The Loro Pianas, who no longer have a say in the company’s affairs, are understanding about the change, but insist that the quality that Loro Piana offers must not waver. "You don’t have to make things which are just expensive, but I don’t see a possibility for Loro Piana to be successful changing the [quality]. The strategy should remain the same,” said Pier Luigi. Ultimately, the hope is for LVMH to simply expand the Loro Piana offering without diluting it. The company has proven to be relatively impervious to bearish luxury markets over the years, with Pier Luigi stating that “quality will save the company” time and time again. After all, Loro Piana pieces are investment pieces: customers are buying the warmest, lightest and softest sweater or jacket that money can buy, one that will (hopefully) last decades.

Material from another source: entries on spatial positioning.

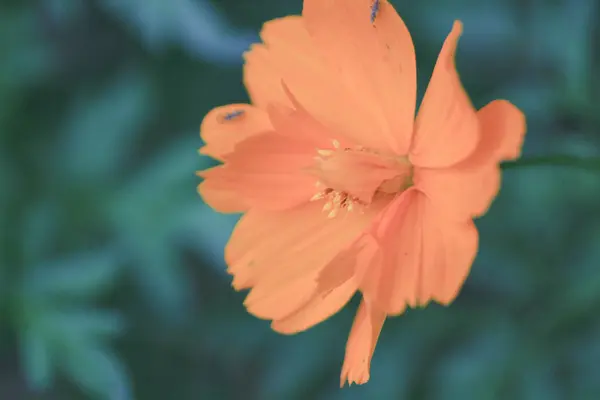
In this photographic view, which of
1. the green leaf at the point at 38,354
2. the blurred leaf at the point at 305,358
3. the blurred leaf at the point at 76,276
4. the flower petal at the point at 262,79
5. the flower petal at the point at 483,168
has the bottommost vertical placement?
the blurred leaf at the point at 305,358

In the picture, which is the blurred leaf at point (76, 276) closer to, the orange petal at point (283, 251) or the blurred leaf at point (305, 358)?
the blurred leaf at point (305, 358)

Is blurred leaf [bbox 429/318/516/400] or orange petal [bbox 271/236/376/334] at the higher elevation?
orange petal [bbox 271/236/376/334]

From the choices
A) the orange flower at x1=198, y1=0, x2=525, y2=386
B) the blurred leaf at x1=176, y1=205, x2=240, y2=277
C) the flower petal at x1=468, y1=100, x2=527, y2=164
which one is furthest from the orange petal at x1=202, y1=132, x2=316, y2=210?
the blurred leaf at x1=176, y1=205, x2=240, y2=277

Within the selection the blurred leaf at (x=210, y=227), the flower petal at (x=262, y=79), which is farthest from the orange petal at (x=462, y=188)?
the blurred leaf at (x=210, y=227)

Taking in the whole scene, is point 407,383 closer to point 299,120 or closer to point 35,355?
point 35,355

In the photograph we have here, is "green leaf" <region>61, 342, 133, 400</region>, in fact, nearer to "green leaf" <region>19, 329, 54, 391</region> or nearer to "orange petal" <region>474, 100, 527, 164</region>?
"green leaf" <region>19, 329, 54, 391</region>

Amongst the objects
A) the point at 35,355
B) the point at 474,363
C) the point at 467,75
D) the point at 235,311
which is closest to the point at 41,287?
the point at 35,355
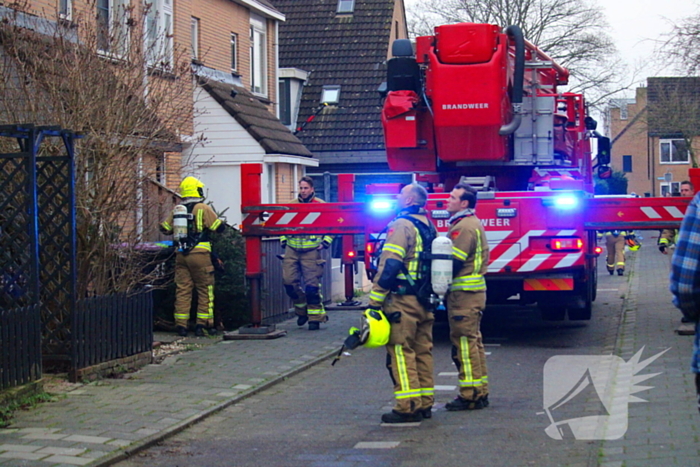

True luxury involves an uncompromising commitment to quality, regardless of price, that is what Loro Piana has always stood for. Whether that means harvesting fibres from Burmese lotus flowers or Andean vicuña, or insisting that garments be finished at the foot of the Italian Alps, rather than in China, the family has held steadfast. For generations Loro Piana has been betting that customers who have the means will see the value in the quality of the goods they produce, and, for decades, they have won. Let’s see if under new ownership, it keeps winning.